§ 网页节选:
日本地方分权改革20年:今后的课题何在?

21世纪头10年的地方分权

政治外交

地方分权改革的内容与方向性将在很大程度上影响各时期政权的稳定性。大阪大学研究生院北村亘准教授将为我们阐释本世纪以来的改革历程。

头10年的前半期——向地方移交权限

从小渊惠三内阁末期的2000年4月到小泉纯一郎内阁下台的2006年9月,废除机关委任事务制度与国库补助负担金及税源转移等地方税收财政改革工作均有所进展。

机关委任事务制度是一种将中央事务交由地方自治体首长实施的机制,不仅不承认地方首长的裁量和地方议会的干预,还迫使地方自治体背上事务负担,一直受到地方自治体和研究人员的诟病。在废除这项制度的基础上,政府又全新创设了一种机制,可从法律角度确保中央与地方在联动实施事务过程中的平等性,地方自治体甚至可以将某些事务退回给中央。

此外,以削减向地方自治体提供的限定用途的国库补助负担金为条件,中央政府向地方自治体移交了相当大一部分的税源,加强了地方自治体的征税自主权。

如上所述,21世纪头10年前半期的改革不仅将中央事务和财源移交给了地方自治体,还扩大了地方自治体发挥主动权的余地,从这个意义来说,这是一场旨在实现中央与地方分权、分离的改革。

 头10年的后半期——以县为单位整合权限的动向

另一方面,自2006年9月第一届安倍晋三内阁组建,到2012年12月野田佳彦内阁下台,政府就以下一系列改革展开了探索:彻底改革中央政府派出机构、针对调节中央与地方利害冲突的“中央与地方协商平台”实现法制化转型、放宽国库补助负担金的用途限制,将之改为一揽子交付金。

尤其受到重视的是有关废除中央派出机构或向地方移交事务的改革工作。改革将府县作为事务的实施单位,取代了过去以广域片区为单位的做法,而整合了多个专职部门的县府则取代隶属于中央机关系统的专门机构成为了事务的实施主体,从这一点而言,这是旨在将中央事务分散到各县府并进行整合的一次改革。将相关工作移交给关西广域联合的行动也十分重视构成该联合的7个府县,体现了相同的思路。

§ 任务说明:
**a)** 能否把关于日本地方分权改革的文章中这句话译成英文:“此外,以削减向地方自治体提供的限定用途的国库补助负担金为条件,中央政府向地方自治体移交了相当大一部分的税源,加强了地方自治体的征税自主权。”
**b)** 能否将关于日本地方分权改革的文章中从“日本地方分权改革20年:今后的课题何在?”到“至可以将某些事务退回给中央。”的这段文字逐字照录?
所附清单是独立的材料,与上文无关。

§ 所附清单:

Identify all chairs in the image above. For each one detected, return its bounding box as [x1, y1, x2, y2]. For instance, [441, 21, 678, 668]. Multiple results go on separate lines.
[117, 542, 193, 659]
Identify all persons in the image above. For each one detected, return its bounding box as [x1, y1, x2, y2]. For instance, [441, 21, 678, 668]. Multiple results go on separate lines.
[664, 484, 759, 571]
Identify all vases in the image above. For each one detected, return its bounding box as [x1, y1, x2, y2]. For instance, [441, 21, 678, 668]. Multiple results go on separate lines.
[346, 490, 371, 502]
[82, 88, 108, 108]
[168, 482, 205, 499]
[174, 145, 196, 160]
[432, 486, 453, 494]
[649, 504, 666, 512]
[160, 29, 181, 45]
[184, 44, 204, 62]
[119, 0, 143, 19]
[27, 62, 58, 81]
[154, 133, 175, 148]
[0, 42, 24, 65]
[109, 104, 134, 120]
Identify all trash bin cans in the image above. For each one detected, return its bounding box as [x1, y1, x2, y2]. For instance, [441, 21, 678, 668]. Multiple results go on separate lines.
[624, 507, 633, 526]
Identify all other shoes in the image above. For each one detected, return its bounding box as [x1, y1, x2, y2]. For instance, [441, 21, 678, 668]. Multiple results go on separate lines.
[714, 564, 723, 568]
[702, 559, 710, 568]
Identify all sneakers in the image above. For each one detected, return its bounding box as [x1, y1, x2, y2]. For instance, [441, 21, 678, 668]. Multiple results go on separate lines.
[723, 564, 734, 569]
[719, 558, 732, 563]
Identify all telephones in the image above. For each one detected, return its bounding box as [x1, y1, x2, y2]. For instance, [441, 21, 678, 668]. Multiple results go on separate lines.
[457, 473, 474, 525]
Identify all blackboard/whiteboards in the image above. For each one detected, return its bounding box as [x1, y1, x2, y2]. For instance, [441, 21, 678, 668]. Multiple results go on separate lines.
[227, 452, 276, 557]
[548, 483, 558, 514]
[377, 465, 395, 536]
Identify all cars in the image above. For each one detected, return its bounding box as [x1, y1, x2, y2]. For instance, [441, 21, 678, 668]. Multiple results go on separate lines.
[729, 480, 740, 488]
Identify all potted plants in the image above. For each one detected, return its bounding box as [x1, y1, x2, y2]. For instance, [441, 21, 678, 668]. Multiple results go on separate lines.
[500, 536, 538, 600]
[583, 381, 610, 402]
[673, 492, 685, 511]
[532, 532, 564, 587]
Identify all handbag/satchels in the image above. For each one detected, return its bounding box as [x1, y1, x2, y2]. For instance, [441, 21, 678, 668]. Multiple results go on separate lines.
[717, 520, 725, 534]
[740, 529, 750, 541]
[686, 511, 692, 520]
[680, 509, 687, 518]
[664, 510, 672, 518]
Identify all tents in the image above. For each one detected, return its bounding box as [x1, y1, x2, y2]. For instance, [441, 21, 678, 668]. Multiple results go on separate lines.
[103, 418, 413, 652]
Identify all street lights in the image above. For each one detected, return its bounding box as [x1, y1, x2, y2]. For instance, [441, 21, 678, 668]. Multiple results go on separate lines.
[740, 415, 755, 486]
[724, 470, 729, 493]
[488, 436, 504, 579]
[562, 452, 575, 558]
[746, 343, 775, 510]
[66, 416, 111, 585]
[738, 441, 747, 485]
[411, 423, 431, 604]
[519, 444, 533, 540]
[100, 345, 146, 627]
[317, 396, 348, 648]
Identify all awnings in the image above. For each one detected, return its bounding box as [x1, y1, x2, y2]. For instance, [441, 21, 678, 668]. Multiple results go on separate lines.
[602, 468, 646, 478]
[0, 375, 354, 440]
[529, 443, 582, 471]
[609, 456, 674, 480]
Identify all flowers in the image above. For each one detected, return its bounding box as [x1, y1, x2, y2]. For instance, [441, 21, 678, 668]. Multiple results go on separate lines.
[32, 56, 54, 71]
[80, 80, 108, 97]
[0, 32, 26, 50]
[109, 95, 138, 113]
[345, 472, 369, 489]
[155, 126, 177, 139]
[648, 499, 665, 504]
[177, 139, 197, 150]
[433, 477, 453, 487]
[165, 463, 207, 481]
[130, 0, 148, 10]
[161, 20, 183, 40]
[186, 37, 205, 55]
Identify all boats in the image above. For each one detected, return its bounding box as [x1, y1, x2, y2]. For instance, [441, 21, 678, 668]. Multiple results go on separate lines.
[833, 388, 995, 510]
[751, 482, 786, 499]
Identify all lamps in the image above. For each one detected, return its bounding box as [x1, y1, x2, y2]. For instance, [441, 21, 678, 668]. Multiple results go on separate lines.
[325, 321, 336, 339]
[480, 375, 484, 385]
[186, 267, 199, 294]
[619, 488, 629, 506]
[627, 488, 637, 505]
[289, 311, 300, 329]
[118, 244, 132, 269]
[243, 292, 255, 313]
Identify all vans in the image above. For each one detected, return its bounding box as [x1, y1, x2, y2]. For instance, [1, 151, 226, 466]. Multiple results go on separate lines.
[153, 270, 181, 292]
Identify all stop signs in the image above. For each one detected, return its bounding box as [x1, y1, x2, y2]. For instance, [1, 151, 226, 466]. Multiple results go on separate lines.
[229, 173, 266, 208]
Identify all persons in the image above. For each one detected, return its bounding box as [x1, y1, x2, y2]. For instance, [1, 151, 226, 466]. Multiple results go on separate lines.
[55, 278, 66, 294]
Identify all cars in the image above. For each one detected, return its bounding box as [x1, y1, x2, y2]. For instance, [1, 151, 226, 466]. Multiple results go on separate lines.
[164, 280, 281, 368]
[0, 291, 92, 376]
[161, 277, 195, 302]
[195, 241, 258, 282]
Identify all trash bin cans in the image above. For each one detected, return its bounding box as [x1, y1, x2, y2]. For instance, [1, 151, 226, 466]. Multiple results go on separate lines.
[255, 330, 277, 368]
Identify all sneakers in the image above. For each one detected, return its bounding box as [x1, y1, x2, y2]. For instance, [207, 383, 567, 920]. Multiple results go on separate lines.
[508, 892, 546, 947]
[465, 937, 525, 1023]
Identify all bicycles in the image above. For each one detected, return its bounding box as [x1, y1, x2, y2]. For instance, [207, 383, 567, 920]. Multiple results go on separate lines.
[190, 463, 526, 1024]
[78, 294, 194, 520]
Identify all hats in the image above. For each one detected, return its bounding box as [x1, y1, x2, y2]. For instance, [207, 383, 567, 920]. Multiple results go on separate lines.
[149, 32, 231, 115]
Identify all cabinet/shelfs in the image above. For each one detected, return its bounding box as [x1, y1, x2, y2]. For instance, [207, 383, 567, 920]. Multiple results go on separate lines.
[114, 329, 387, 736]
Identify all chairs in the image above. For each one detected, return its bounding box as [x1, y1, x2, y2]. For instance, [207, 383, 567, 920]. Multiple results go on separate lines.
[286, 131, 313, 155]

§ 各题答案:
**a)** In addition, on the condition that the earmarked national treasury subsidies and obligatory payments provided to local governments be reduced, the central government transferred a considerable portion of tax sources to local governments, strengthening their autonomy in taxation.

**b)**
日本地方分权改革20年:今后的课题何在?

21世纪头10年的地方分权

政治外交

地方分权改革的内容与方向性将在很大程度上影响各时期政权的稳定性。大阪大学研究生院北村亘准教授将为我们阐释本世纪以来的改革历程。

头10年的前半期——向地方移交权限

从小渊惠三内阁末期的2000年4月到小泉纯一郎内阁下台的2006年9月,废除机关委任事务制度与国库补助负担金及税源转移等地方税收财政改革工作均有所进展。

机关委任事务制度是一种将中央事务交由地方自治体首长实施的机制,不仅不承认地方首长的裁量和地方议会的干预,还迫使地方自治体背上事务负担,一直受到地方自治体和研究人员的诟病。在废除这项制度的基础上,政府又全新创设了一种机制,可从法律角度确保中央与地方在联动实施事务过程中的平等性,地方自治体甚至可以将某些事务退回给中央。